To do: Update the listing below by replacing every "green leaf" with "plant leaf". Keep everything else unchanged.

* * * * * * * * *

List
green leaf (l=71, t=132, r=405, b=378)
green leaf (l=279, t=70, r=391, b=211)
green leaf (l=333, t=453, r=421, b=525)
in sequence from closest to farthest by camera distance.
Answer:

* * * * * * * * *

Output for this task:
List
plant leaf (l=71, t=132, r=405, b=378)
plant leaf (l=279, t=70, r=391, b=211)
plant leaf (l=333, t=453, r=421, b=525)
in sequence from closest to farthest by camera distance.
Answer:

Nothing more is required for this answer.